Instructions to follow:
Update the data from the line containing "At what distance from the observer" through the end by replacing "green leaf" with "leafy sprig", leaving everything else in those lines unchanged. Reproduce only that span.

Stored dataset items

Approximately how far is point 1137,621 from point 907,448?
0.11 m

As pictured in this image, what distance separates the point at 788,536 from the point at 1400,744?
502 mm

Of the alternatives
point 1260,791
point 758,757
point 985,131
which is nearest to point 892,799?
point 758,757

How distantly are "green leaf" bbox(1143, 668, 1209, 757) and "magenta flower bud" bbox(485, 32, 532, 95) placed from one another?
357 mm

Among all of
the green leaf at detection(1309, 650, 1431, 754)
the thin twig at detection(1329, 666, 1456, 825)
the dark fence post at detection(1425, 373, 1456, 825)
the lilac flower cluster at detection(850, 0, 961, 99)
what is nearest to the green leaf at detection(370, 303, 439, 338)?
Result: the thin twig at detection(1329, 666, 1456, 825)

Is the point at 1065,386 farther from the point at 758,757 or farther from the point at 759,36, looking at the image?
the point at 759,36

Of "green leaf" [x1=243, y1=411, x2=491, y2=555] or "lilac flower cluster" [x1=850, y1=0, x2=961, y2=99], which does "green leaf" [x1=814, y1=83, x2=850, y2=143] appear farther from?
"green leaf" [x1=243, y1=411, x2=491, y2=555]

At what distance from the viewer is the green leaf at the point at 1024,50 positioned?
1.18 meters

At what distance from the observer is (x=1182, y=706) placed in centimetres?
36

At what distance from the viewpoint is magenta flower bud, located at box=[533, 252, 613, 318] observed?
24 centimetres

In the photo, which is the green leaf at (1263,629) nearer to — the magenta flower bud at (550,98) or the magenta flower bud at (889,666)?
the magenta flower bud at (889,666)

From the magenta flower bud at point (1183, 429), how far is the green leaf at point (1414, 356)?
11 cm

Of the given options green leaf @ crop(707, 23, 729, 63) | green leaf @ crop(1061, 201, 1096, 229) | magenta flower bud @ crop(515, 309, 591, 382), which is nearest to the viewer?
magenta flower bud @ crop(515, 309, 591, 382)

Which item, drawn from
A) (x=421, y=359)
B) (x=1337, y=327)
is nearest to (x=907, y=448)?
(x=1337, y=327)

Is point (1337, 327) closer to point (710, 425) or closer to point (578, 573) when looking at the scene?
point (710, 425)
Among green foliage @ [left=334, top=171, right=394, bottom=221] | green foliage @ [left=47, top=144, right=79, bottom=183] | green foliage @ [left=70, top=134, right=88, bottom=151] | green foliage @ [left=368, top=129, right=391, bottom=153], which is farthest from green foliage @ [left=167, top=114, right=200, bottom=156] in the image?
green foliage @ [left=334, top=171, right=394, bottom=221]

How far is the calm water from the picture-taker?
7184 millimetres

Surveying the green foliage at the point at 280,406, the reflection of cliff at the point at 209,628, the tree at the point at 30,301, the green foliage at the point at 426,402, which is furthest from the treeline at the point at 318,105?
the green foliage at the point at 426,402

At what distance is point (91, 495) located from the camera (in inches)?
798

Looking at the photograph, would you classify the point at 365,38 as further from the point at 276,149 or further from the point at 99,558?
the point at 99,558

Exercise output:
At what distance from the observer is (x=1182, y=706) placed in centimetres?
36

At what distance from the viewpoint is magenta flower bud, located at box=[533, 252, 613, 318] observed?
24 centimetres

In the photo, which is the leafy sprig at (1263,629) nearer to — the magenta flower bud at (550,98) or the magenta flower bud at (889,666)?
the magenta flower bud at (889,666)

From the magenta flower bud at point (1183, 429), how far is the leafy sprig at point (1414, 356)?
11 cm

Of the given options leafy sprig @ crop(707, 23, 729, 63) | leafy sprig @ crop(1061, 201, 1096, 229) | magenta flower bud @ crop(515, 309, 591, 382), which is nearest to the viewer?
magenta flower bud @ crop(515, 309, 591, 382)

Which item, drawn from
A) (x=421, y=359)
B) (x=1337, y=327)
is nearest to (x=907, y=448)?
(x=1337, y=327)

Is point (1337, 327) closer to point (710, 425) or closer to point (578, 573) when looking at the scene?
point (710, 425)
Among green foliage @ [left=334, top=171, right=394, bottom=221] | green foliage @ [left=47, top=144, right=79, bottom=183] | green foliage @ [left=70, top=134, right=88, bottom=151] | green foliage @ [left=368, top=129, right=391, bottom=153], which is farthest from green foliage @ [left=167, top=114, right=200, bottom=156] in the image?
green foliage @ [left=334, top=171, right=394, bottom=221]

How far is the calm water from the picture-taker?
7184 millimetres

Surveying the green foliage at the point at 280,406, the reflection of cliff at the point at 209,628, the tree at the point at 30,301, the green foliage at the point at 426,402, which is furthest from the treeline at the point at 318,105?
the green foliage at the point at 426,402

At what distance is point (91, 495) located from the camera (in inches)?
798

Looking at the photograph, would you classify the point at 365,38 as further from the point at 276,149 or further from the point at 99,558?
the point at 99,558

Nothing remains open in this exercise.